-------- Supplied records

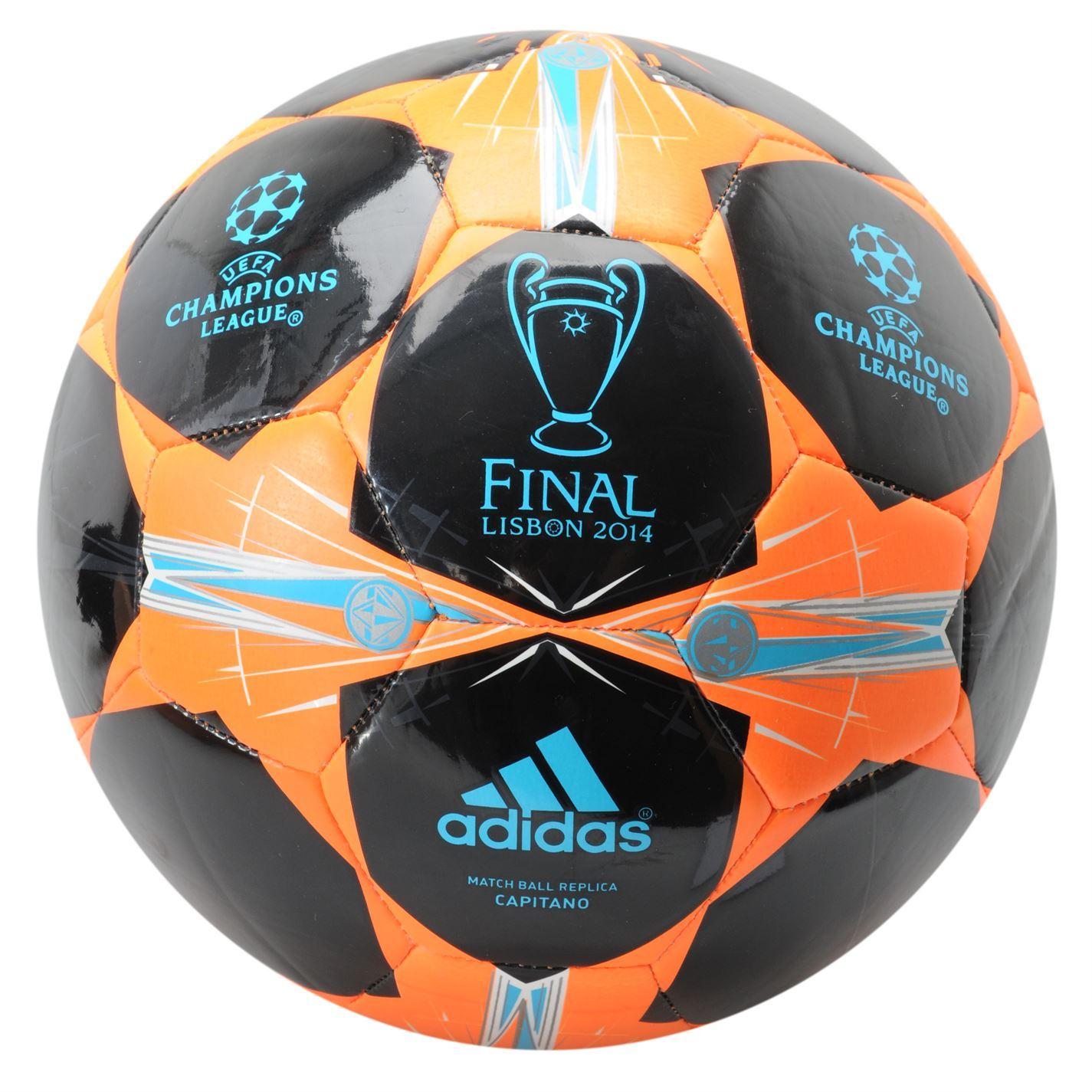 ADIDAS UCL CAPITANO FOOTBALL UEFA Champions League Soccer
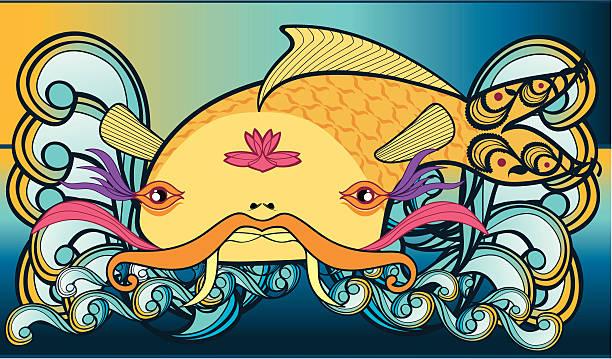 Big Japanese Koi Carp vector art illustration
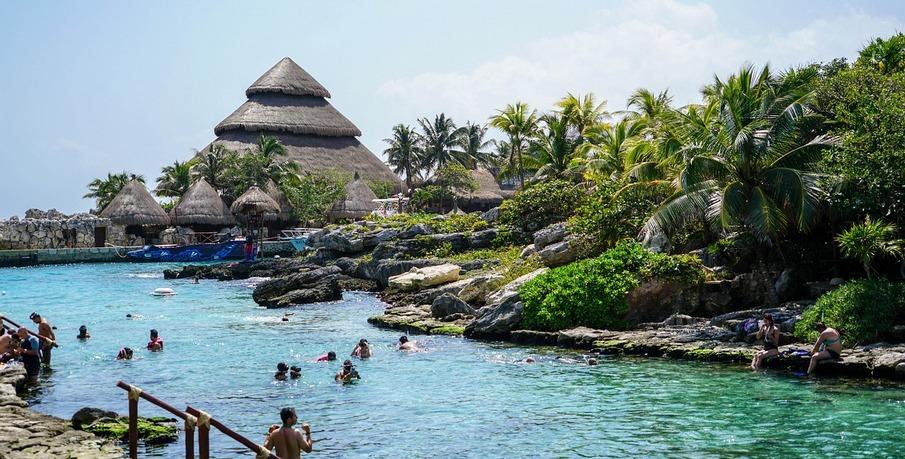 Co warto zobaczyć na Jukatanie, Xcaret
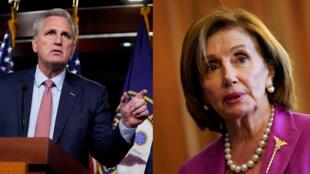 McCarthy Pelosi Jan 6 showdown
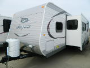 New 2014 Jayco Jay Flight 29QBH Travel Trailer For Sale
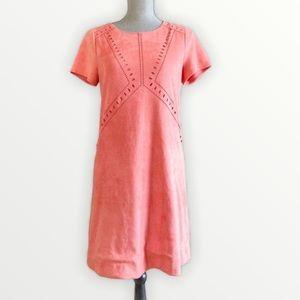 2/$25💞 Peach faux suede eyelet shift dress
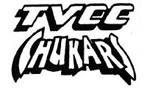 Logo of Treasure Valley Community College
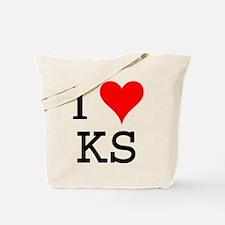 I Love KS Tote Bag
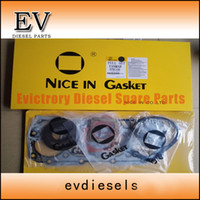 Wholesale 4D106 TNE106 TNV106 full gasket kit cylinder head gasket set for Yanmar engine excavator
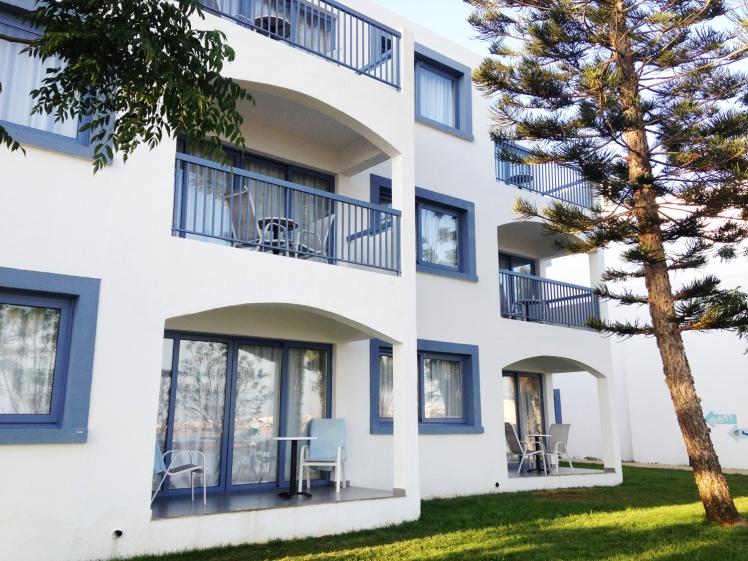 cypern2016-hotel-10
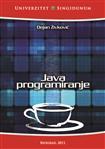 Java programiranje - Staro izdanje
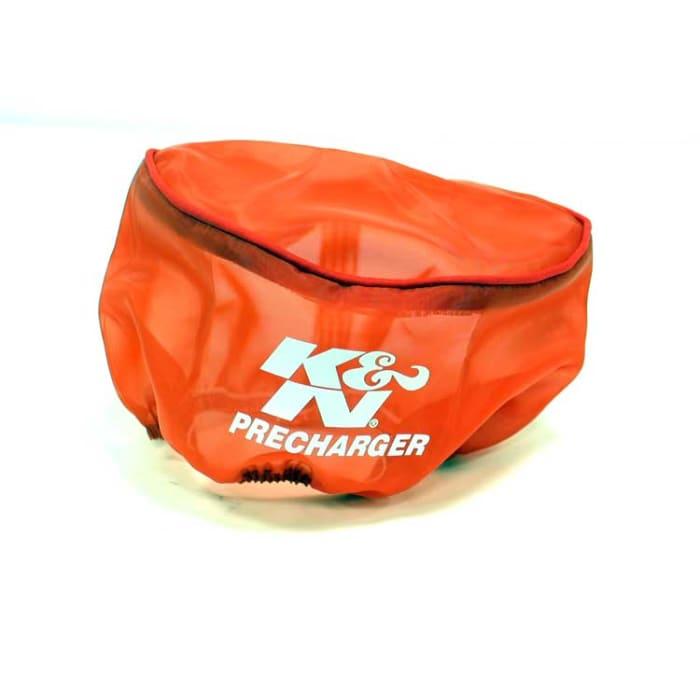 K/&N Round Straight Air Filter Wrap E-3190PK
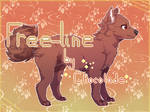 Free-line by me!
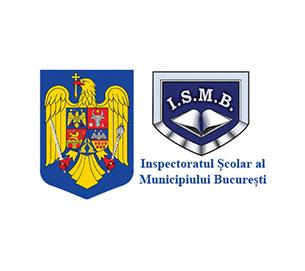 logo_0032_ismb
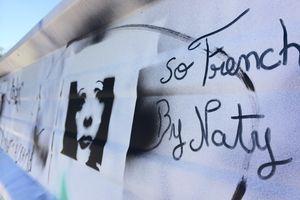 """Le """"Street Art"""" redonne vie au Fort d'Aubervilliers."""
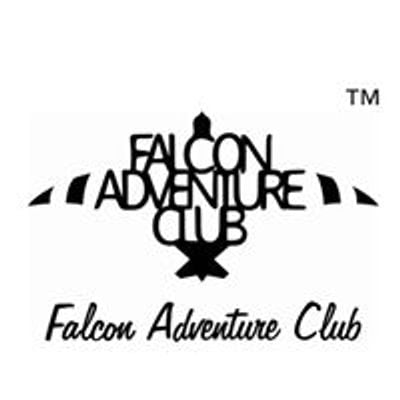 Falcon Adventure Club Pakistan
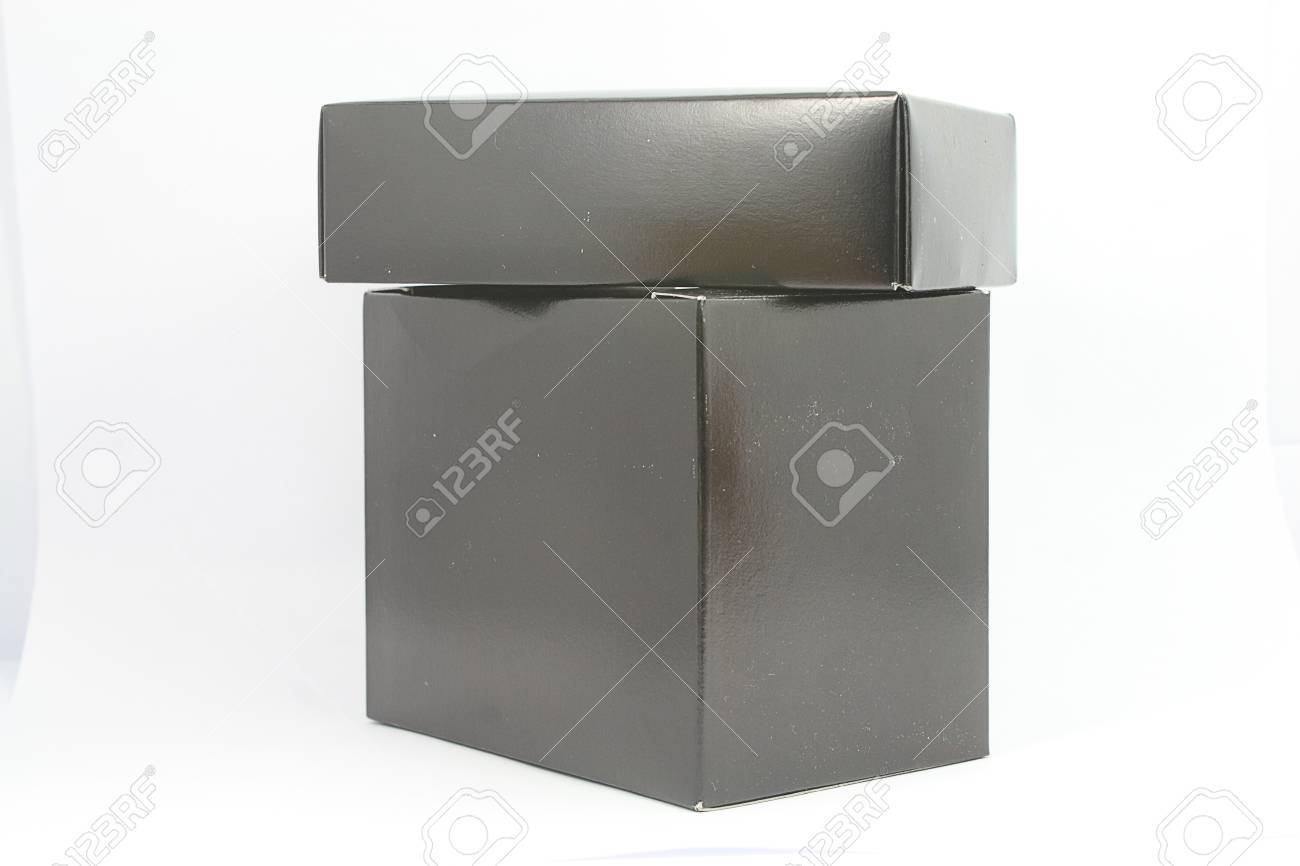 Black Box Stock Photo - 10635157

----------------

**Work task**
Give every entry above again, exactly, and keep all pictures out of it.

**Solution**
 ADIDAS UCL CAPITANO FOOTBALL UEFA Champions League Soccer
 Big Japanese Koi Carp vector art illustration
 Co warto zobaczyć na Jukatanie, Xcaret
 McCarthy Pelosi Jan 6 showdown
 New 2014 Jayco Jay Flight 29QBH Travel Trailer For Sale
 2/$25💞 Peach faux suede eyelet shift dress
 Logo of Treasure Valley Community College
 I Love KS Tote Bag
 Wholesale 4D106 TNE106 TNV106 full gasket kit cylinder head gasket set for Yanmar engine excavator
 cypern2016-hotel-10
 Java programiranje - Staro izdanje
 K/&N Round Straight Air Filter Wrap E-3190PK
 Free-line by me!
 logo_0032_ismb
 """Le """"Street Art"""" redonne vie au Fort d'Aubervilliers."""
 Falcon Adventure Club Pakistan
 Black Box Stock Photo - 10635157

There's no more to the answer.